* _Exercise_
Turn everything from the line containing "Of the objects" down to the end of the lines below into a two-column CSV with the headers text and answer, one row for each text and its answer. Put each field in quotation marks and replace its line breaks with spaces.

§

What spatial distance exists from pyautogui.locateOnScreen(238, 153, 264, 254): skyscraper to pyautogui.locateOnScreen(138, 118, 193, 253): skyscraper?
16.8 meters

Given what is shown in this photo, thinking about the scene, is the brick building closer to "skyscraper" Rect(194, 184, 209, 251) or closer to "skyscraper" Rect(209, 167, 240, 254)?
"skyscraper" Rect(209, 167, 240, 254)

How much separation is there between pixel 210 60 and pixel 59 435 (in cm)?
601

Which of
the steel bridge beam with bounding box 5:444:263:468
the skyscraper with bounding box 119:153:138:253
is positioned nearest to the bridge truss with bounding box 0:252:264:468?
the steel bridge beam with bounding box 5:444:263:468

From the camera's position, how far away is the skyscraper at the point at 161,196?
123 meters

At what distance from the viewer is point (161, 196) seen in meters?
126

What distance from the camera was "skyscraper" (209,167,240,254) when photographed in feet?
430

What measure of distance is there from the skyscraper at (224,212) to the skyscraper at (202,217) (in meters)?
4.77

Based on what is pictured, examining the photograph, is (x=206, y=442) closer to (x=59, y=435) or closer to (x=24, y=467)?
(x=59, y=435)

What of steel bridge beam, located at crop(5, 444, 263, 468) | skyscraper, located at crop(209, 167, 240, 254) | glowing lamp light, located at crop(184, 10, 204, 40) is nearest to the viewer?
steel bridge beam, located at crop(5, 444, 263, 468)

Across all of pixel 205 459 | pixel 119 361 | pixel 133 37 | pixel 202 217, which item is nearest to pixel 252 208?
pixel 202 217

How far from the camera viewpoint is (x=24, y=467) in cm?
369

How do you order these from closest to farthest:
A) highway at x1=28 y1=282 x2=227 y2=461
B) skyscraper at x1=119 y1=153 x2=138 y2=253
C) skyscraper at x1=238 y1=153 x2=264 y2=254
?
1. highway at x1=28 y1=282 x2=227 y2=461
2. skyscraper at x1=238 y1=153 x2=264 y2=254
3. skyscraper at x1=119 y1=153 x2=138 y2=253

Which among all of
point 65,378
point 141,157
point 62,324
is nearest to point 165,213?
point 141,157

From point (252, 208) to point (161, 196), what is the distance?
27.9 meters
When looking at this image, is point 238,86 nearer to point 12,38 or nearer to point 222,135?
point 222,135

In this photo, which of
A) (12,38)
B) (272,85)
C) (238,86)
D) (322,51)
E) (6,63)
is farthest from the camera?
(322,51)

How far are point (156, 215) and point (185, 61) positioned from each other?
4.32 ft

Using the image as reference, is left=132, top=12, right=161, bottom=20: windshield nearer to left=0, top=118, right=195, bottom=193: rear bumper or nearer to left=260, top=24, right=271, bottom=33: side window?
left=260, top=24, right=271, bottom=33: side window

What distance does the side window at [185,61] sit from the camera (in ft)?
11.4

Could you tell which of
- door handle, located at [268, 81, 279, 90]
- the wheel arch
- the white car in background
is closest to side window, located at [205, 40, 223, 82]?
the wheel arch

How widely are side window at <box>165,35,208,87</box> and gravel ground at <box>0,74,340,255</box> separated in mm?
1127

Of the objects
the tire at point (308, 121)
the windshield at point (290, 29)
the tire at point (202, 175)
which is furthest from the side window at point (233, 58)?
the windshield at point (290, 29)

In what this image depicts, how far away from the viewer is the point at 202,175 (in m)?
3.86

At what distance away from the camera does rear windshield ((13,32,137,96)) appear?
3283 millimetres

§

* _Exercise result_
text,answer
"Of the objects the tire at point (308, 121) the windshield at point (290, 29) the tire at point (202, 175) which is furthest from the side window at point (233, 58)?","the windshield at point (290, 29)"
"In what this image depicts, how far away from the viewer is the point at 202,175 (in m)?","3.86"
"At what distance away from the camera does rear windshield ((13,32,137,96)) appear?","3283 millimetres"